- _What the task asks_
State how many lines of the listing below contain the word "separated". Reply with the number alone.

Dataset rows:
********
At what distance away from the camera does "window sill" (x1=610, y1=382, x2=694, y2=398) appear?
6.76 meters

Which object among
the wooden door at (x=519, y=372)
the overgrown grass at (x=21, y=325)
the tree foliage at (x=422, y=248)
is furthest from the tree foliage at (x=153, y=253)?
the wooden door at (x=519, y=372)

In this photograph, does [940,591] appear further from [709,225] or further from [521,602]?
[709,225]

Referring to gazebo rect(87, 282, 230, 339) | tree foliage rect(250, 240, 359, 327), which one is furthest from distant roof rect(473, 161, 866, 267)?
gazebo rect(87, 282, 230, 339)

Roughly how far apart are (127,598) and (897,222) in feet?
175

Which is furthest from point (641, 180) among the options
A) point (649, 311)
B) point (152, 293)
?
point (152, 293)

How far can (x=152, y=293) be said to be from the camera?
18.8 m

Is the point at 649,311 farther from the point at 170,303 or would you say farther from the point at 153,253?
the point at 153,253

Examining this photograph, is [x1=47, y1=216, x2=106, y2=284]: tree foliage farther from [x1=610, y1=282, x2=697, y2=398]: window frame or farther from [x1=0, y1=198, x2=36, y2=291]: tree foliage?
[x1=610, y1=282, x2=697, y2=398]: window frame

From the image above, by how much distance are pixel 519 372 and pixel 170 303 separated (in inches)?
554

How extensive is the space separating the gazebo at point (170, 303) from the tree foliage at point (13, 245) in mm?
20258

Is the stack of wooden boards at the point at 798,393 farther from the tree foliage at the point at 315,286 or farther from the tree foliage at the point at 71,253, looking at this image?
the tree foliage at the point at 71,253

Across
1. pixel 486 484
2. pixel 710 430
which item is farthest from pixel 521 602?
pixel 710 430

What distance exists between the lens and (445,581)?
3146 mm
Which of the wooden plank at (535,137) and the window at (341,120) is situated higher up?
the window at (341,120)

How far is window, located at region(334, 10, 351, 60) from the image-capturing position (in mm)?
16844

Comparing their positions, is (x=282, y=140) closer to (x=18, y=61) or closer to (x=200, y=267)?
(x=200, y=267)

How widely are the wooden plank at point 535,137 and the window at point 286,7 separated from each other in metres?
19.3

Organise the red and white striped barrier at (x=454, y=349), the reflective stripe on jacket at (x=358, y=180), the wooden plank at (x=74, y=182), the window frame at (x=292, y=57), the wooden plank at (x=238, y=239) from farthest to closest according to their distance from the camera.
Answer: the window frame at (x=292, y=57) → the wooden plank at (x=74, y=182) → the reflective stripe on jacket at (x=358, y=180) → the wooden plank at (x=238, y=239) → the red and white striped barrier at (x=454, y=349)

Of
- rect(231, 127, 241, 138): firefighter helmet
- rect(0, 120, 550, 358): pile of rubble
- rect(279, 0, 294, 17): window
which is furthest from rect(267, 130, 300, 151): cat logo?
********
- _Task answer_
2